Problems to solve |
1. In the passage on Roman class divisions, how many people did Romulus make the first senators, according to Livy?
2. Carry the passage on Roman class divisions forward from its final sentence.

Passage given |
--------------------------------------------------

Income inequality has always existed. Every society and every country has had to deal with the issues separating the aristocracy from the peasantry. We’re just a naturally shitty species that way. Sometimes the issue of power and wealth will come to a violent conclusion, as when nobles and monarchs are overthrown in revolution. Other times political and economic forces mollify people and prevent violent outcomes.

Rome was no different. Just like we have socio-economic classes (upper, middle, lower, working), Rome had divisions – senatorial, knight, patrician, plebeian. Throughout her early history, the divide between the senatorial class and the commoners was as an issue for politicians and people alike. From the earliest of the early Roman state (the Roman Kingdom) up to the late Republic, the distinctions between patrician and plebeian were important and influential in running the state. Although our information about the Roman Kingdom is scant, we have some idea of how early Rome divided powers and privileges between the two groups. Livy (1.8) tells us that Romulus made 100 people the first senators, and hence they became the first “patricians”. Whether that story is true, or is the ancient equivalent of George Washington’s cherry tree, this essentially shows the start of the Roman aristocracy. From the early days, patricians were the people who owned most of the land and controlled most of the wealth. It’s good to be the king pater.

--------------------------------------------------

Raw records |

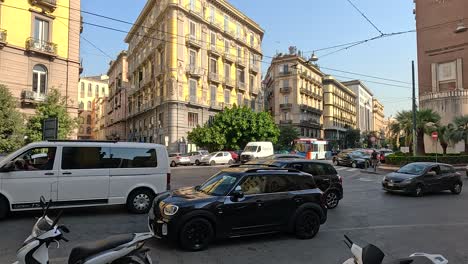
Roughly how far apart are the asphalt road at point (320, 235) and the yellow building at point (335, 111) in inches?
3035

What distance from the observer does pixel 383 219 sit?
10047 mm

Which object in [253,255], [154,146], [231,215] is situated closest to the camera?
[253,255]

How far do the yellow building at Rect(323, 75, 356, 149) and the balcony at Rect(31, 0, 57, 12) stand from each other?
231 feet

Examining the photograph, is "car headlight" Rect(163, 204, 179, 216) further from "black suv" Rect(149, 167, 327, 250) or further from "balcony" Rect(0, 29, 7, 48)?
"balcony" Rect(0, 29, 7, 48)

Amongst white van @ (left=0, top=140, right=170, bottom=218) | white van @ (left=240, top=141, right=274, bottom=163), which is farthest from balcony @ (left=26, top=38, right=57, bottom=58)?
white van @ (left=0, top=140, right=170, bottom=218)

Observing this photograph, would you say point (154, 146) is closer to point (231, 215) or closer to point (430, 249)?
point (231, 215)

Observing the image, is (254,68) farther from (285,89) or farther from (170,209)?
(170,209)

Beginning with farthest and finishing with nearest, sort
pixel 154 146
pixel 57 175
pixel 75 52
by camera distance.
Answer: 1. pixel 75 52
2. pixel 154 146
3. pixel 57 175

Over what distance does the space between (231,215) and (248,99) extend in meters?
51.6

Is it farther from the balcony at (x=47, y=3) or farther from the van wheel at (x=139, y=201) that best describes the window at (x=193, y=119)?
the van wheel at (x=139, y=201)

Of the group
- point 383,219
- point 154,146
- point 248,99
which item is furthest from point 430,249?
point 248,99

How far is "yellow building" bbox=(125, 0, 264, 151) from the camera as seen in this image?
147ft

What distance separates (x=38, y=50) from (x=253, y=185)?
24.3 meters

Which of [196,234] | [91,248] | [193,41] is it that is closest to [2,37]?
[196,234]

--------------------------------------------------

Answers per task |
1. 100

2.
Under the Early Republic, patricians sought to consolidate their control. Obviously, the plebeians sought to gain some power of their own. Both groups argued and moved against each other for control of the state over a roughly 200 year period historians call the “Struggle of the Orders”. The patricians had political power, money, and land. The plebeians had numbers. Sometimes money wins, but when things get bad enough, or the people get fed up enough, the numbers always win. This is a lesson Jeb Bush probably should have learned before getting his ass kicked by Donald Trump.

According to tradition, only patricians could stand for the highest magistracies like the consulship. Likewise, membership in various priesthoods was closed to the plebeian class. The upper echelon of political and social power was pretty much off limits to the lower classes. With the dissolution of the monarchy and the formation of the Republic, however, the plebs saw an opportunity to gain more powers, specifically a voice and representation in government (the original “no taxation without representation” group). The fledgling years of the new government seemed the best time to give it a shot.

Rome, at the formation of the Republic in 505 BC, was not the Mediterranean superpower we all know and love. Rome was more or less just “Rome”, the singular city on seven hills. And they were to a large extent surrounded by enemies. In their immediate vicinity were the Latins, an early Italic tribe. There were also the Volscians, another nearby tribe. Larger groups included the Etruscans, the Sabines, and other peoples.

People like Pyrrhus or Hannibal, or groups like the Carthaginians and Gauls won’t be on the radar for a while. So in short, Rome is kind of weak sauce. With the last Roman King being expelled and the new Republic in its formative years, Rome is still facing problems internally and externally. In 495 BC, Rome had just won a decisive victory against the Latins at Lake Regillus. It was an important victory for the Romans, both in solidifying the Republic against future attempts to restore the monarchy, and in demonstrating to its neighbors that under a Republic, Rome could still raise an army and kick major ass. Shortly after, Rome sent an army into the Volscian territory, just to reinforce the message.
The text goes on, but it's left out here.